The general issue of how the government intercedes on behalf of developers gained attention nationally after a U.S. Supreme Court decision last summer allowing the use of eminent domain to transfer property from one private owner to another for economic development purposes.
Gov. Matt Blunt and legislative leaders made the enactment of new eminent domain restrictions a top priority for the 2006 legislative session. With that has come a re-examination of tax increment financing [TIF] districts, which often rely on the same "blighted" designations used in eminent domain to declare an area eligible for developer tax breaks.
TIF districts allow a portion of the future taxes generated by a development to pay for the project's costs instead of going to schools, cities and other government entities.
In the House, members overwhelmingly defeated an amendment that would have barred the use of eminent domain for projects "primarily" designed for economic development. Lawmakers instead opted for the lower standard of barring eminent domain for projects "solely" for economic development.
Rep. Mike Daus, D-St. Louis, said the lower standard welcomes the return of past abuses of eminent domain, because developers or their attorneys "will always be able to come up with an excuse" to justify how a project is not solely for economic development.
But others, Democrats and Republicans, said barring the use of eminent domain primarily for economic development purposes would stifle economic development and kill jobs.
"The reality is that in the real world it's simply an unworkable definition," said Rep. Bryan Pratt, R-Blue Springs.
The eminent domain bill, sponsored by Rep. Steve Hobbs, R-Mexico, would give a bonus to landowners whose property is taken - on top of any other compensation - based upon how long they owned their land. It also would require that property owners facing eminent domain proceedings be given written notice of their rights.
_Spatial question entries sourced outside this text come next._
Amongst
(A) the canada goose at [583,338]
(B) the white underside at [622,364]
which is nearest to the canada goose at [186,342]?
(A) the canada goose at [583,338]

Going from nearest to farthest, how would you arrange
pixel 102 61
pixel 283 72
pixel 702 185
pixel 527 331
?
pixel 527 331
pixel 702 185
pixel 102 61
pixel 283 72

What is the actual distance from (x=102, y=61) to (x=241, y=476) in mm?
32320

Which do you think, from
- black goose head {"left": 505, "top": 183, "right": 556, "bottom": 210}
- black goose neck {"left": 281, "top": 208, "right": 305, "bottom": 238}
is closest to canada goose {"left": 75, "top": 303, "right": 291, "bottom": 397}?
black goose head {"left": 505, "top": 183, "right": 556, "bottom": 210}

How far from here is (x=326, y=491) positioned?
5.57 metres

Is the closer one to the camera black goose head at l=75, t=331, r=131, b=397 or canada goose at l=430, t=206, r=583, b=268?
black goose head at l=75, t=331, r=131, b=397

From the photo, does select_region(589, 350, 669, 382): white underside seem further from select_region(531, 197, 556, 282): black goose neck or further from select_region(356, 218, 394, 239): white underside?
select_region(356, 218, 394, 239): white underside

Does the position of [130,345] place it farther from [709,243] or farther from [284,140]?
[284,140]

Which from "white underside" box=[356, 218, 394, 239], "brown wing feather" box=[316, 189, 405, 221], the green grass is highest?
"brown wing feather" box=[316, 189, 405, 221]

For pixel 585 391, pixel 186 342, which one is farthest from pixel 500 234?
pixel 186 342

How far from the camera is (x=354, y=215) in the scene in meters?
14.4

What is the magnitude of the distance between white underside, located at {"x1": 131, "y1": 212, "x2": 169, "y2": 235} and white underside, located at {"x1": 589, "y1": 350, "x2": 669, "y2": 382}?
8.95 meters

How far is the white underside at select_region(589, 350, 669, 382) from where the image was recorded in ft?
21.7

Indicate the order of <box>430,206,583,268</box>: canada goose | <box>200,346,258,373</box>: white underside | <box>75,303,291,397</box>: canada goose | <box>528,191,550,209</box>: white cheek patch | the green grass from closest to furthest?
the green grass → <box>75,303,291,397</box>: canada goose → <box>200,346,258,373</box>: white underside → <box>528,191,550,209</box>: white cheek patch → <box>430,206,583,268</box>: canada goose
But it would not require that property taken through eminent domain be for a public use or declared to be "blighted."
The House considered but rejected by a 134-21 vote a new definition for blight.
Even so, "the development community is going to have difficulties with this bill, because they will not willy nilly be able to secure some stretch of the definition of blight," said Rep. Tim Flook, R-Liberty.
Although lawmakers from both parties backed the bill, even some supporters said it didn't do enough. Rep. Rick Johnson, D-High Ridge, said "too often in recent years, eminent domain has been eminent demise for our families, homes and history and heritage."
Lobbyists for organizations on opposite sides of the debate - such as utilities and rural landowners - expressed disappointment with the bill, either for going too far or not far enough.
The Senate legislation generally requires approval by a special commission for TIF districts to proceed. If a local government wants to press on despite the commission's opposition, it would need a public vote or a two-thirds vote of the local government body.
The bill prohibits using tax increment financing on greenfields, or vacant areas outside city limits, in the St. Louis region. It also bars using it on vacant land for solely residential developments. It allows projects to have a residential component, but in those, two-thirds of the local government must sign off on the projects. Otherwise, the taxes generated from the residential piece of the project go to schools and other local entities as they normally would, rather than to a fund to pay off development costs.
That provision was a compromise worked out to appease rural interests. Previously under the bill, the prohibition referred to predominantly residential developments, and local school district interests on the special commission had to agree to the projects.
The bill by Sen. John Griesheimer, R-Washington, does not alter the definition of "blight," one of the criteria local governments use to seize property in redevelopment projects, because the senator said it was too controversial.
Some lawmakers wanted to scale blight back to what they said was its original intent, basically limiting its use to improving areas of urban decay.
Sen. Chuck Gross, R-St. Charles, proposed that to be found blighted, a property would need to be in an area of high unemployment and low income, compared to the surrounding area, and have a lower property value.
"If we want to take TIF back to what it was originally designed for, then we'd pass this in a heartbeat," Gross said.
Others, however, said Missouri can't be shortsighted in removing that option when it's competing with surrounding states for business.
"It's being driven by a competitive nature and it's a national problem," said Sen. Matt Bartle, R-Lee's Summit. "If we take a unilateral step back I fear that we've closed our eyes to the market reality we're immersed in."
Gross withdrew the amendment without it coming to a vote.